Préface

La détermination de l’état mental d’un individu comprend, outre l’appréciation des facultés intellectuelles en elles-mêmes, de leur niveau, de leur fonctionnement, celle de leurs perversions morbides et en particulier du délire proprement dit (conceptions délirantes), des troubles psychosensoriels (illusions, hallucinations), du sentiment, de la volonté, la recherche des actes pathologiques du malade.

Pour pratiquer cet examen psychologique il faut de toute nécessité recourir à l’interrogatoire de l’aliéné. Il n’est possible d’entrer en communication avec le malade que par un seul procédé qui est le langage sous ses différents modes, et, chez l’aliéné comme chez l’homme sain, ce sera toujours par l’intermédiaire du langage, parole, écriture, gestes, que se traduiront au-dehors les modifications de la pensée et les différentes émotions.

Or, si l’on n’est pas familiarisé avec le langage des aliénés, bien des symptômes de leur maladie peuvent passer inaperçus, être mal interprétés ; bien des indications précieuses pour le diagnostic, le pronostic, le traitement peuvent être négligées. De plus, lorsque l’on réfléchit que, sauf quelques variations tenant au milieu social, à l’éducation, etc., les aliénés d’autrefois comme ceux d’aujourd’hui, ceux de pays de langues différentes expriment tous au fond leur délire de la même manière, on se rend compte de l’importance qu’il y a à se familiariser avec leur langage.

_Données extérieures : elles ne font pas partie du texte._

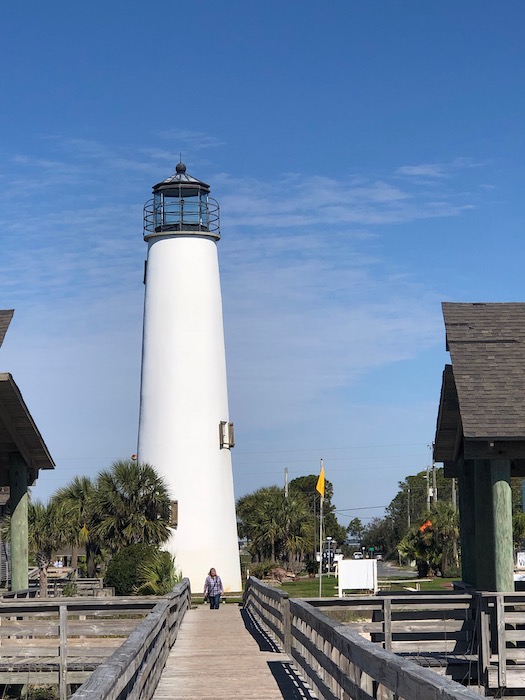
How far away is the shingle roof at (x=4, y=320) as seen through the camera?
2045cm

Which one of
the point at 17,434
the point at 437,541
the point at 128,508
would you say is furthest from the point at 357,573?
the point at 437,541

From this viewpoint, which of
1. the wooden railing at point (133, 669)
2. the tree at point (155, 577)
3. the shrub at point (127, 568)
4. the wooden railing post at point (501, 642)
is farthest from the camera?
the shrub at point (127, 568)

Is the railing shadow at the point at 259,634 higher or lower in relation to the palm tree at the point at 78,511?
lower

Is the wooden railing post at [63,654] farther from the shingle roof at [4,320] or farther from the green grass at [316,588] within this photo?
the green grass at [316,588]

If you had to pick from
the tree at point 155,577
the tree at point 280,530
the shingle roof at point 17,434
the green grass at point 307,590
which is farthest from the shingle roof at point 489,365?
the tree at point 280,530

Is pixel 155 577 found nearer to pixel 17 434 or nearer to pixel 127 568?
pixel 127 568

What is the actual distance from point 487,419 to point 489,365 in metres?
1.34

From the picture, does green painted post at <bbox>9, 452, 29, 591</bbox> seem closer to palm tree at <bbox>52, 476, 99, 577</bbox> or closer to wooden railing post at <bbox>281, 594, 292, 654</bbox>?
wooden railing post at <bbox>281, 594, 292, 654</bbox>

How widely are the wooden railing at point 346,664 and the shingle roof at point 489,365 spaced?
3295 mm

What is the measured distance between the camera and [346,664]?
10398mm

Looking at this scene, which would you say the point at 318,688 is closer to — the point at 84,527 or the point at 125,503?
the point at 125,503

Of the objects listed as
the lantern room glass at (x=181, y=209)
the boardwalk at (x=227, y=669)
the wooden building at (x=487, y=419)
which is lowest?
the boardwalk at (x=227, y=669)

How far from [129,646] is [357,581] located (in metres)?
25.0

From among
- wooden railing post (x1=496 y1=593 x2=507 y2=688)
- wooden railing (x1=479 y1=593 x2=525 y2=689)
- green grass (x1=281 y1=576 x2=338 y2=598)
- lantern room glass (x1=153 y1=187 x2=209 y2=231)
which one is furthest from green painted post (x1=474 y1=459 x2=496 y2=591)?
lantern room glass (x1=153 y1=187 x2=209 y2=231)
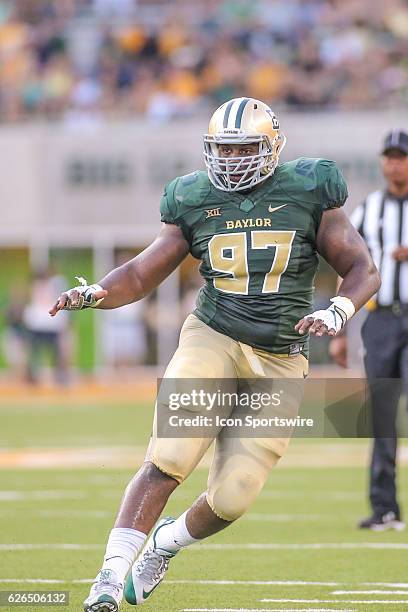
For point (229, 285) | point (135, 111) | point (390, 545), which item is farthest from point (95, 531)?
point (135, 111)

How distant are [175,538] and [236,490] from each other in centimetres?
33

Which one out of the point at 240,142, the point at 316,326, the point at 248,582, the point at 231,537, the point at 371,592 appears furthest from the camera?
the point at 231,537

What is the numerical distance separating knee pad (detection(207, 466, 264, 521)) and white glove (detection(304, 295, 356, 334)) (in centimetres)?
57

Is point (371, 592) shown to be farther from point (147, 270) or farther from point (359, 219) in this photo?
point (359, 219)

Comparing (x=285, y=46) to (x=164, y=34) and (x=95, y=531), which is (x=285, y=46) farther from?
(x=95, y=531)

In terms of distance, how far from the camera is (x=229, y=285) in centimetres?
466

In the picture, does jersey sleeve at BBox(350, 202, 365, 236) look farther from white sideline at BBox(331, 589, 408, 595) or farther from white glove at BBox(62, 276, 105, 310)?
white glove at BBox(62, 276, 105, 310)

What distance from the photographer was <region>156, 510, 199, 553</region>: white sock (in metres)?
4.66

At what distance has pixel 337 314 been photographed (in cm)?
436

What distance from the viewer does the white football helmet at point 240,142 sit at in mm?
4598

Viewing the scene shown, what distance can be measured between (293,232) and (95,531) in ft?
8.77

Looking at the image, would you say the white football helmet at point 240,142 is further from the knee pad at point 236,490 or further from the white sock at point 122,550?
the white sock at point 122,550

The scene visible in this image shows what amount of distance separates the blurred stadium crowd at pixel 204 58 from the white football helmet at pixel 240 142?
46.6 feet

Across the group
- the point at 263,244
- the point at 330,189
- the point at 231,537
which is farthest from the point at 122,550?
the point at 231,537
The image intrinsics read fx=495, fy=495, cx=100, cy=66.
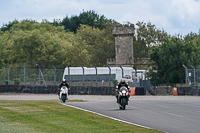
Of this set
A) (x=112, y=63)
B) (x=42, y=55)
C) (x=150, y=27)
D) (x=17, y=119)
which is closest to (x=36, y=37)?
(x=42, y=55)

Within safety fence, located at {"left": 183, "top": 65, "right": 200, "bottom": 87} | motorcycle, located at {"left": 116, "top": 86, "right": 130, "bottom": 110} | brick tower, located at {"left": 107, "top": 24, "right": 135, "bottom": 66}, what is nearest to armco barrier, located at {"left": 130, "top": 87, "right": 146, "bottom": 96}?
safety fence, located at {"left": 183, "top": 65, "right": 200, "bottom": 87}

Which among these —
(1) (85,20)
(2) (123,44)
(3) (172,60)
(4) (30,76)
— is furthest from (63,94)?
(1) (85,20)

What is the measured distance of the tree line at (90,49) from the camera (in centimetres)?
6003

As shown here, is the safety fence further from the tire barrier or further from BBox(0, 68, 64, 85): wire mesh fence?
BBox(0, 68, 64, 85): wire mesh fence

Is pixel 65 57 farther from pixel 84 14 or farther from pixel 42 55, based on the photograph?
pixel 84 14

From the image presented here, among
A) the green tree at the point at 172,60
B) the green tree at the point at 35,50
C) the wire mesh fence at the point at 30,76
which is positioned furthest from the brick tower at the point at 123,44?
the wire mesh fence at the point at 30,76

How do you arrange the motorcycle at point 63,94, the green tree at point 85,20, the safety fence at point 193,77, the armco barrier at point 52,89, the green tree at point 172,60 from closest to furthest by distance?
the motorcycle at point 63,94 → the safety fence at point 193,77 → the armco barrier at point 52,89 → the green tree at point 172,60 → the green tree at point 85,20

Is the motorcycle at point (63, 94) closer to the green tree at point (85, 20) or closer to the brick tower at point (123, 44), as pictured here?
the brick tower at point (123, 44)

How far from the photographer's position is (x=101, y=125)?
15586 mm

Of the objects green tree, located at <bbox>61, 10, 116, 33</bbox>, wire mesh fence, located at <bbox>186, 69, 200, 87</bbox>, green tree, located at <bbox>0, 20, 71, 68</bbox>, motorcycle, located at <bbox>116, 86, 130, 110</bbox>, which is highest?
green tree, located at <bbox>61, 10, 116, 33</bbox>

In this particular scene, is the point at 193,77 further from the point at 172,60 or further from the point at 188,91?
the point at 172,60

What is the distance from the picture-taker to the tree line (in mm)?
60031

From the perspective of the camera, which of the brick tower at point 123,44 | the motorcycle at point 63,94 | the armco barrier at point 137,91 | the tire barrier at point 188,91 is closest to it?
the motorcycle at point 63,94

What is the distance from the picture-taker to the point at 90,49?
10450 cm
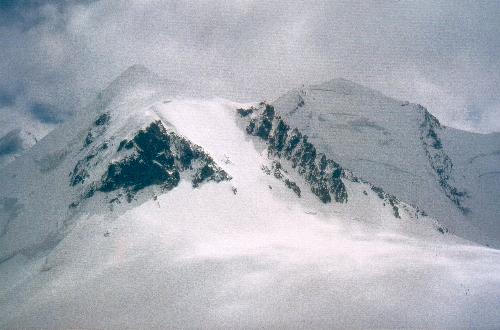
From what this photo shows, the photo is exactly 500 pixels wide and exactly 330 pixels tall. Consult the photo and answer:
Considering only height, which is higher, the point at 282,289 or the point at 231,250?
the point at 231,250

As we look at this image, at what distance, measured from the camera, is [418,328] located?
437ft

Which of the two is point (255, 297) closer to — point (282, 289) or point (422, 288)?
point (282, 289)

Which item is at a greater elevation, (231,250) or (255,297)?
(231,250)

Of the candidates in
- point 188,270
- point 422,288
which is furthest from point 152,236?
point 422,288

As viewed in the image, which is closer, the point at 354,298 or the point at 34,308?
the point at 354,298

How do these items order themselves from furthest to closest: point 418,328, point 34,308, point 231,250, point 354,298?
point 231,250
point 34,308
point 354,298
point 418,328

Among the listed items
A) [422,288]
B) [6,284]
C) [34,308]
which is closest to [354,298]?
[422,288]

Ce sont ces considérations qui nous ont amené à penser qu’un exposé des différents troubles du langage, que l’on peut observer chez les individus atteints de maladies de l’esprit, pourrait présenter quelque intérêt.

Et cela d’autant plus que si l’on peut rencontrer dans la littérature des travaux sur tel ou tel point particulier de la question, elle n’a jamais été, du moins à notre connaissance, étudiée dans son ensemble1.